# Text provided:
= Beginning of Section =

A new study suggests that serotonin, which is the brain chemical commonly known as the 'happiness hormone,' may be key in driving Alzheimer's disease. |
It is not yet known what causes Alzheimer's disease, but researchers are hard at work trying to unravel the neurological, molecular, and genetic underpinnings of the disease.
One of the hypotheses put forth so far has been that the neurotransmitter serotonin plays a key role. In recent years, studies have accumulated evidence that people with Alzheimer's disease have less of this brain chemical, which is known to regulate mood, sleep, appetite, and sexual function, among other things.
Additionally, other studies have shown that a loss of the brain's monoaminergic neurons - which are those that modulate serotonin, among other neurotransmitters - is associated with an excessive buildup of amyloid plaque in the brain. This clumpy protein is a hallmark of Alzheimer's disease.
However, it is not known whether or not low serotonin levels are the cause or the effect of Alzheimer's disease.
New research carried out by scientists from the Johns Hopkins University School of Medicine in Baltimore, MD, confirms that the neurotransmitter serotonin does play a key role in Alzheimer's disease, and it suggests that the brain chemical may drive the illness rather than simply being its byproduct.
Studying serotonin transporters
Using positron emission tomography (PET) scans, Prof. Smith and colleagues examined the levels of serotonin in the brains of 56 participants. They were aged 66 years on average, and 45 percent of them were female.
More specifically, the researchers examined the behavior of the so-called serotonin reuptake transporters (SERT) in the brains of these participants.
Neurotransmitter transporters are the proteins found in the membrane of the neurons; they are responsible for transporting the neurotransmitters out of the synapses between brain cells and back into the nerve cell.
The researchers divided the participants into two groups of 28 participants each: the first group had symptoms of mild cognitive impairment (MCI) - which is often a precursor of Alzheimer's disease - as assessed by standard cognitive tests, and the second group consisted of healthy adults (the controls).
Lower SERT levels found in MCI patients
Using a radioactive carbon, the researchers were able to trace the presence and activity of SERT during the PET scans. Prof. Smith and team found that those with MCI had up to 38 percent less SERT than their cognitively healthy, age-matched counterparts.
Additionally, not one person with MCI was found to have higher levels of SERT than their healthy counterpart.
Furthermore, the researchers compared the results of the standardized cognitive tests with the results from the PET scans and found a proportional correlation.
For instance, those with MCI faired 37 percent worse in the verbal memory scores and had 18 percent lower levels of SERT compared with the cognitively healthy, age-matched counterparts.
From a clinical viewpoint, the findings imply that stopping the loss of serotonin, or substituting it with another neurotransmitter, could slow down or even completely halt the progression of the disease.
"Now that we have more evidence that serotonin is a chemical that appears [to be] affected early in cognitive decline, we suspect that increasing serotonin function in the brain could prevent memory loss from getting worse and slow disease progression."
Typically, for treating diseases such as depression - wherein serotonin levels need to be adjusted - doctors prescribe so-called selective serotonin reuptake inhibitors (SSRIs), which are drugs that block the neurotransmitter from being "reabsorbed" by neurons.
Prof. Smith notes, however, that SSRI treatment for Alzheimer's disease has not been proven successful. The reason for this, she ventures, might be that SSRIs need to bind to serotonin transporters in order to work, but in patients with Alzheimer's disease, it is precisely these transporters that are missing.
She therefore suggests that serotonin receptors - rather than transporters - might be a better therapeutic target.

= End of Section =

# Work order:
Answer these questions from the text on serotonin and Alzheimer's disease:
(a) How many participants were in each of the two groups?
(b) Those with MCI had up to what percentage less SERT than their healthy counterparts?
(c) What does Prof. Smith suggest might be a better therapeutic target than transporters?
The records come from a different source than the text.

# Supplied information:
= Beginning of Section =

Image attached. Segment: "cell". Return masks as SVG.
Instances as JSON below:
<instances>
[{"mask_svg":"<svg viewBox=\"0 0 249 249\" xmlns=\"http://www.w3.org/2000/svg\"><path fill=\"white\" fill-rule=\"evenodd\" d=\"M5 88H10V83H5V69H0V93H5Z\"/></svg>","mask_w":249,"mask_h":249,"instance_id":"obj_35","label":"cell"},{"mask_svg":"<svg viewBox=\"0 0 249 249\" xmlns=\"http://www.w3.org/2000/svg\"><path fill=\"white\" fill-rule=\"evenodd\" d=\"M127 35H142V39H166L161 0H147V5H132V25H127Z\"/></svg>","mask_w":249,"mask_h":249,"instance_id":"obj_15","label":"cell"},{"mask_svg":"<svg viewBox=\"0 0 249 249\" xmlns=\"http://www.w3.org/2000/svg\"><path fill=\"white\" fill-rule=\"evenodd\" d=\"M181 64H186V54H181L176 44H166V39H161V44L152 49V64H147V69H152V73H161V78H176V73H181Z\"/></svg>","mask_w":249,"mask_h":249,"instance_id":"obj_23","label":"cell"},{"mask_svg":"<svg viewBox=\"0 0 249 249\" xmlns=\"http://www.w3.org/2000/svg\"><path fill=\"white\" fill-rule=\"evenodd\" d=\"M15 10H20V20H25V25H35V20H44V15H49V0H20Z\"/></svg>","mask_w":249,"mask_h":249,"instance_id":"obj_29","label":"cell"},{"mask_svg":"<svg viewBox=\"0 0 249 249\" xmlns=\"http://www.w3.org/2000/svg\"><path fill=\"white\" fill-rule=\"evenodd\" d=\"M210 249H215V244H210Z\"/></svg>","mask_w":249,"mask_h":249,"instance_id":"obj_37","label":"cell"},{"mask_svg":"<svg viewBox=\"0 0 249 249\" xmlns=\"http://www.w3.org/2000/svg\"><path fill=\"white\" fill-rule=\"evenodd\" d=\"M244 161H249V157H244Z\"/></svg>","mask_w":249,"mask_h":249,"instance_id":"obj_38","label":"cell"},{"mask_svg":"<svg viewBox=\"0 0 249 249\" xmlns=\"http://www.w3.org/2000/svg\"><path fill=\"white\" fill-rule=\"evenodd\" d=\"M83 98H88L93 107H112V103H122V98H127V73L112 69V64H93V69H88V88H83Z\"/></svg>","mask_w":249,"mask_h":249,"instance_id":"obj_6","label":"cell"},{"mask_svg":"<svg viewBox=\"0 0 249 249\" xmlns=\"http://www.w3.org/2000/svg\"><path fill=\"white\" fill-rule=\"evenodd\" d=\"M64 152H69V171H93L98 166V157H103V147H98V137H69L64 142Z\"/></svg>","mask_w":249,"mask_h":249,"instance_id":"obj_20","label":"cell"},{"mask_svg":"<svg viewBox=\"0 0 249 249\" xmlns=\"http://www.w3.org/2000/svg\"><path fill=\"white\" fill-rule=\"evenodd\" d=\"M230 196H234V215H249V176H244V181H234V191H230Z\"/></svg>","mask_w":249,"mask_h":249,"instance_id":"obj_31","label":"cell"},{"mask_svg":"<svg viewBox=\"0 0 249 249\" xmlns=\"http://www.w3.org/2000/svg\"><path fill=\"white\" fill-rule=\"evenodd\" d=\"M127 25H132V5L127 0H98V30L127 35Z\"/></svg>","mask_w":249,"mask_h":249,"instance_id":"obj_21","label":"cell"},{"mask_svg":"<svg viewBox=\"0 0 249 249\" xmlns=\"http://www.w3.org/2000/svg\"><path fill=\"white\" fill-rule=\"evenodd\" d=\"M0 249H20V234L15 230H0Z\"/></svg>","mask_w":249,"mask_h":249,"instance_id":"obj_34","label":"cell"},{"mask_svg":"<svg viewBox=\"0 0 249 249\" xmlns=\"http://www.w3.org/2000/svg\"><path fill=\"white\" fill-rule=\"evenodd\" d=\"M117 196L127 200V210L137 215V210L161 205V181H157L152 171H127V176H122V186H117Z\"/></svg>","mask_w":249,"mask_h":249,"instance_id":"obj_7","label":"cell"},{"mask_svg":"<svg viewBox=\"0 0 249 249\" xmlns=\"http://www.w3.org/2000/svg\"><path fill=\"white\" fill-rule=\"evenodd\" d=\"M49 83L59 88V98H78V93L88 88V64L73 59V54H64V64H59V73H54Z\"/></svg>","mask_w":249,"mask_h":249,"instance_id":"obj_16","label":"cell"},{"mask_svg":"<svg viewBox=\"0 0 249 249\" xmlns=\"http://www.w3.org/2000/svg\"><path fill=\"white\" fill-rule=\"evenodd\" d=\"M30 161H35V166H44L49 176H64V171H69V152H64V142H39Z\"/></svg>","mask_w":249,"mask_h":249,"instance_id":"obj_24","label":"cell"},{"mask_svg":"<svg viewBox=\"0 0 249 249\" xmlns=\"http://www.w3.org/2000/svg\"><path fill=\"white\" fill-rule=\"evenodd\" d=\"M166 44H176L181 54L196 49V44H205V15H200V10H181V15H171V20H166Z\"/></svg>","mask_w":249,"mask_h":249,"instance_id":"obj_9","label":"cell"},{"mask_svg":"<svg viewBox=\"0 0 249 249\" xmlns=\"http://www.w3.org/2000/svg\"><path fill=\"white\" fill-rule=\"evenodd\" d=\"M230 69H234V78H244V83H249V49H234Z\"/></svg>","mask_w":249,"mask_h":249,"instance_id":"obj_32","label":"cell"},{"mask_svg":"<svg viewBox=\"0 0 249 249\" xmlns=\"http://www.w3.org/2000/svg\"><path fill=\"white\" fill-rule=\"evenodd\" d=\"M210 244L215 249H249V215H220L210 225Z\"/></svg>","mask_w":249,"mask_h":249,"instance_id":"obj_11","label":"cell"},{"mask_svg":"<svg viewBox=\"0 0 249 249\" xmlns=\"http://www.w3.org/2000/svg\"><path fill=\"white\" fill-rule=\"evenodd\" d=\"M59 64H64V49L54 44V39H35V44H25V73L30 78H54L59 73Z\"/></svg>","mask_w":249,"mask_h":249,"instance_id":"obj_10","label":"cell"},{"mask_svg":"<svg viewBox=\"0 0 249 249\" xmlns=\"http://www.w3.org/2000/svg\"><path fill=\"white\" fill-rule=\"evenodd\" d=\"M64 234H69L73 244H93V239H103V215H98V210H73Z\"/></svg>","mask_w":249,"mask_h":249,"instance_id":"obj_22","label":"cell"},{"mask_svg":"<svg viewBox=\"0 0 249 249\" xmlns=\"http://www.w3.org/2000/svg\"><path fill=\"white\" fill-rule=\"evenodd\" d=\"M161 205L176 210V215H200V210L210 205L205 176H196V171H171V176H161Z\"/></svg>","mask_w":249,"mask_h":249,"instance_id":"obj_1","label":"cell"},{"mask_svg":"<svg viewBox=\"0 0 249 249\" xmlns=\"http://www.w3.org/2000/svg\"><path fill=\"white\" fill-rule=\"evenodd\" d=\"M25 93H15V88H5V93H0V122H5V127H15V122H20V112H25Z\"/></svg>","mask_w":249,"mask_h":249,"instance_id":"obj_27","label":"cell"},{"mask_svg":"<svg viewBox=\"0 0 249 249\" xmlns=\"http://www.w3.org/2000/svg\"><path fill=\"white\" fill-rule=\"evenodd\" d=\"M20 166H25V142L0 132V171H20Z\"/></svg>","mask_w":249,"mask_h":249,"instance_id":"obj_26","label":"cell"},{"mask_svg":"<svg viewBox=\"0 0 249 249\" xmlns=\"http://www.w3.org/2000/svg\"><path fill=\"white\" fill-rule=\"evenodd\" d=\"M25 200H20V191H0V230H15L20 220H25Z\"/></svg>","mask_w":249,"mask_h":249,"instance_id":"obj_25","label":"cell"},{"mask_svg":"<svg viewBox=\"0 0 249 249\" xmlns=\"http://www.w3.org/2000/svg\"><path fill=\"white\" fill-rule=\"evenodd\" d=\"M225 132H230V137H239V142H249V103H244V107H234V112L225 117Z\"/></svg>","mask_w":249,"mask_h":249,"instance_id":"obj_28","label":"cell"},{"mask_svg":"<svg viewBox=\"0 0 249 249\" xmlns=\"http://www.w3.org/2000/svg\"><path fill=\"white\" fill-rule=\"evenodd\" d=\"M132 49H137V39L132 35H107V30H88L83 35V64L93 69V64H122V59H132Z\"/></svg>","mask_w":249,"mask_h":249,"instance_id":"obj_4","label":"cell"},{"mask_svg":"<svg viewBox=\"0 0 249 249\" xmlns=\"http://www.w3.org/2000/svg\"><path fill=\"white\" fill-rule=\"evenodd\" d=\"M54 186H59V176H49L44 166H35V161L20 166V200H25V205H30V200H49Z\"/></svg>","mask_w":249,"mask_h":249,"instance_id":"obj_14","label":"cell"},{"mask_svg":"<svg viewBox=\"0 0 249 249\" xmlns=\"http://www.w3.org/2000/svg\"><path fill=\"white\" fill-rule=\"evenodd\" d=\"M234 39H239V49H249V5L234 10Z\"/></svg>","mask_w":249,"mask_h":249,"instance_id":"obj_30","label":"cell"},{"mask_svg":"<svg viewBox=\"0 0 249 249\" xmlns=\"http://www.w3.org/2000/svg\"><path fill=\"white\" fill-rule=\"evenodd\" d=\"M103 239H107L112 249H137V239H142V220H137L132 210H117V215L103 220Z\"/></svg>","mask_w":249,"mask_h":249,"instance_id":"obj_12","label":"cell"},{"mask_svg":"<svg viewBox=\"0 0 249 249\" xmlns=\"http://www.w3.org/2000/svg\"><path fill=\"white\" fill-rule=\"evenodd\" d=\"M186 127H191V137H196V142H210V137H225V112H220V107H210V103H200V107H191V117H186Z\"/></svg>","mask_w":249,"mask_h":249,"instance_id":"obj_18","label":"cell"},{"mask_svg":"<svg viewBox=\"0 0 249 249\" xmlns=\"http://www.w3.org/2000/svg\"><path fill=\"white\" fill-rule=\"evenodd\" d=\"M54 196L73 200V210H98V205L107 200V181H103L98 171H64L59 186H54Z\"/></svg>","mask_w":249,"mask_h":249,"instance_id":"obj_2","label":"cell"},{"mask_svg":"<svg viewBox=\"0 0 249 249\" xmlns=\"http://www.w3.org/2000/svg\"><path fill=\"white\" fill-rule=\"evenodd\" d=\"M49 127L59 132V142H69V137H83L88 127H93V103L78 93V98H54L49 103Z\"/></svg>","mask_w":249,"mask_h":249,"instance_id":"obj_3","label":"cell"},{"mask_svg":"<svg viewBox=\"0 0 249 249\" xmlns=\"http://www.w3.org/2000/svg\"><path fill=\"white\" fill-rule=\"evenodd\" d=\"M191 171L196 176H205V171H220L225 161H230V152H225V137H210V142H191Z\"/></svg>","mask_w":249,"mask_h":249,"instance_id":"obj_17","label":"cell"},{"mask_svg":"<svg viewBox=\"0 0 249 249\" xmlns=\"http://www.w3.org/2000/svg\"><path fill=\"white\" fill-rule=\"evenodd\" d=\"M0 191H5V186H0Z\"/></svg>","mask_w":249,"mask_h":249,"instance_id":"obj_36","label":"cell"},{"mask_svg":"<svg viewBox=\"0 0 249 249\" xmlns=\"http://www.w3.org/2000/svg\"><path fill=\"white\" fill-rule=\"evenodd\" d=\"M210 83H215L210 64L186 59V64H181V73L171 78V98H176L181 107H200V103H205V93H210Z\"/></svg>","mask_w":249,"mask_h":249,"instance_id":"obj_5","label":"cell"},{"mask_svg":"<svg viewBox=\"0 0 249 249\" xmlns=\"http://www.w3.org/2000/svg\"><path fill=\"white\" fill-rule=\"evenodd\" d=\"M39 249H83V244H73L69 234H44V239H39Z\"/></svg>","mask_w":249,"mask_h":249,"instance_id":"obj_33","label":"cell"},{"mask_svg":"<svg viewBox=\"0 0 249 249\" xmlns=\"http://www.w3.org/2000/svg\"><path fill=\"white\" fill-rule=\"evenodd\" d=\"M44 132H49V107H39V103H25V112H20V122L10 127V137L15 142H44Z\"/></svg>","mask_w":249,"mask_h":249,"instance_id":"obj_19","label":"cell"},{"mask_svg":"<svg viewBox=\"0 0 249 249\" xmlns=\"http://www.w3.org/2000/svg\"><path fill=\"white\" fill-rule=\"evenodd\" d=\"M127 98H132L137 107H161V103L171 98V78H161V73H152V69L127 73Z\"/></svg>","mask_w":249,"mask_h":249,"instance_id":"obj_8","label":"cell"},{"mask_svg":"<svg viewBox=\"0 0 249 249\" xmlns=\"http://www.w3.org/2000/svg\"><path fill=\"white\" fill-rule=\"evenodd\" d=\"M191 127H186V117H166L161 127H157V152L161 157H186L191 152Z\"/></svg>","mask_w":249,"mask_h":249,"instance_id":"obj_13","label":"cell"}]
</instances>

= End of Section =

# Task output:
(a) 28
(b) 38 percent
(c) Serotonin receptors